Seçilen yazı -

★ ★ ★ ★ ★

• no clear mind'ın mets albümünden yayımlanan ilk parça. huzurla dolup, taşıp, patlıyoruz sayesinde, müthiş bir parça. albüm için sabırsızlanıyorum ben.

    https://soundcloud.com/…cords/no-clear-mind-celeste
  • son zamanlarda oynadığım en sağlam platform oyunu. muazzam renklerine kontrast oluşturan hikayesi, sevilesi karakterleri ve müzikleriyle, the game awards 2018'da iki ödül toplayan, en iyi oyun için de aday gösterilme başarısını göstermiş indie oyun.

    hakkında şöyle bir inceleme yazdım; ama bu oyunu incelemelerle, methiyelerle anlatmak imkansız. biraz bile olsa platform oyunu sevenlerin deneyimlemesi elzem diye düşünüyorum.

★ ★ ★ ★ ★

Kayıtlı bilgiler -
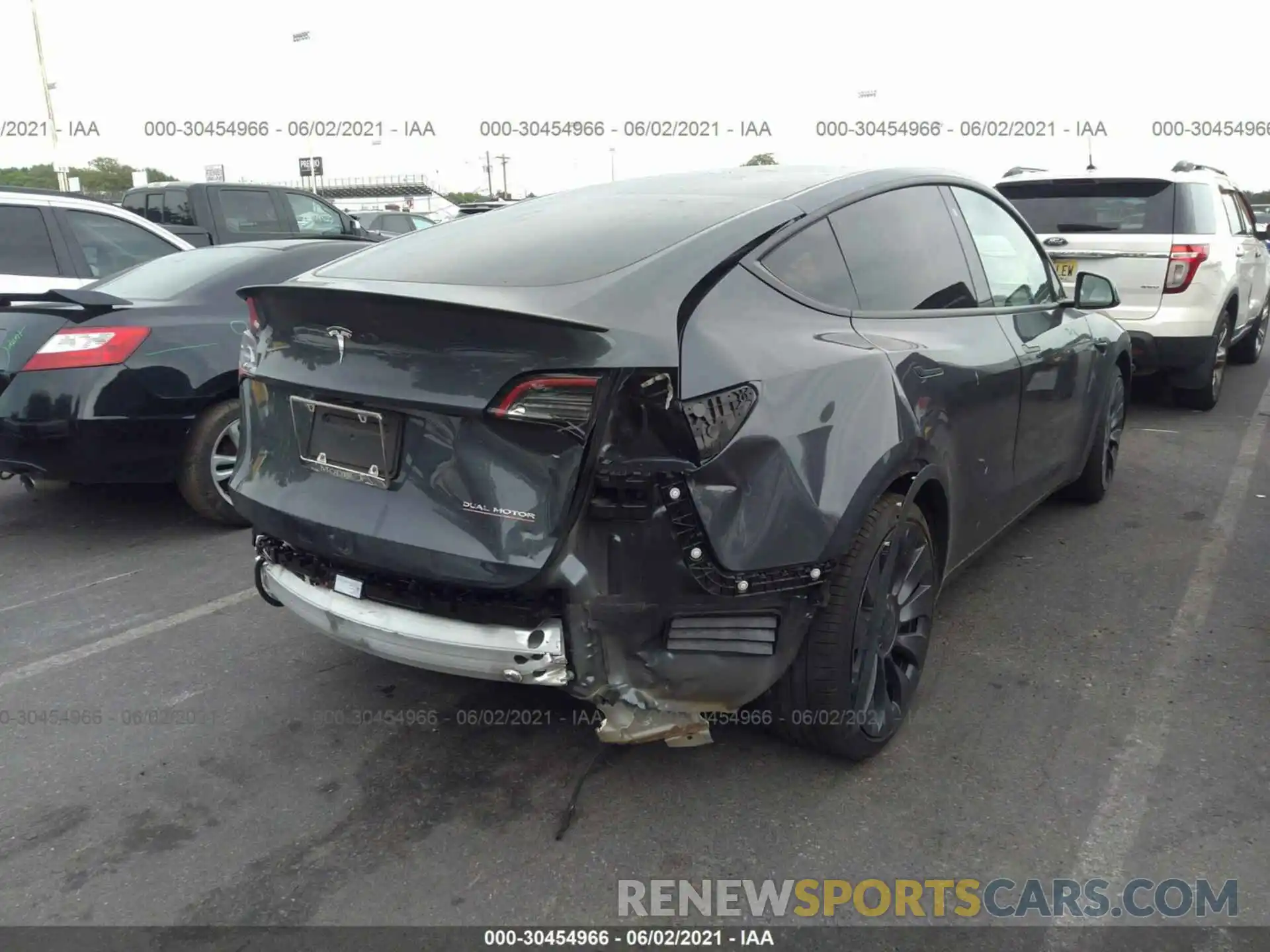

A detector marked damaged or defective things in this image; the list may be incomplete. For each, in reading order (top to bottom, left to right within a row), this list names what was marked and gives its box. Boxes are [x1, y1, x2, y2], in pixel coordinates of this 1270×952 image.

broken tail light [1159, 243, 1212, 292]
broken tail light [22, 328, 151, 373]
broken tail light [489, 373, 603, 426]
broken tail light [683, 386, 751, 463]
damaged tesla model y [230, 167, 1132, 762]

★ ★ ★ ★ ★

Kısa görev A - Platform oyunu hakkındaki yazıya göre oyun, the game awards 2018'de kaç ödül toplamış?
Kısa görev B - Platform oyunu hakkındaki yazının "https://soundc" sözleriyle başlayıp "göstermiş indie oyun." sözleriyle biten kısmını, "sevilesi karakterleri" yerine "sıcacık karakterleri" koyarak yeniden yaz.
Kısa görev C - Platform oyunu hakkındaki yazıyı kaldığı yerden devam ettir.

Görevin cevabı A - İki ödül toplamış.

Görevin cevabı B -
https://soundcloud.com/…cords/no-clear-mind-celeste
  • son zamanlarda oynadığım en sağlam platform oyunu. muazzam renklerine kontrast oluşturan hikayesi, sıcacık karakterleri ve müzikleriyle, the game awards 2018'da iki ödül toplayan, en iyi oyun için de aday gösterilme başarısını göstermiş indie oyun.

Görevin cevabı C -
  • uğruna epeyce saat harcadıktan sonra bitirdiğim oyun. henüz b-side ve c-side'larda bitirmediğim tonla bölüm var tabi. fakat ana hikayeyi tamamladım. celeste'in kahramanı madeline oyunda yine aynı isimdeki celeste dağına tırmanmaya çalışıyor. genel hatlarıyla bahsetmek gerekirse kendisi depresyon ve anksiyeteden muzdarip, oyun öncesi ve sırasında da panik ataklara maruz kalıyor. peki madeline bu dağa neden tırmanmak istiyor? bu süreçte ona kimler eşlik ediyor? bizim oyundaki, madeline'in ise oldukça öznel ve ruhsal yolculuğu nasıl sonuçlanıyor? bu sizin oynayarak göreceğiniz, anlayacağız, çözeceğiniz mesele.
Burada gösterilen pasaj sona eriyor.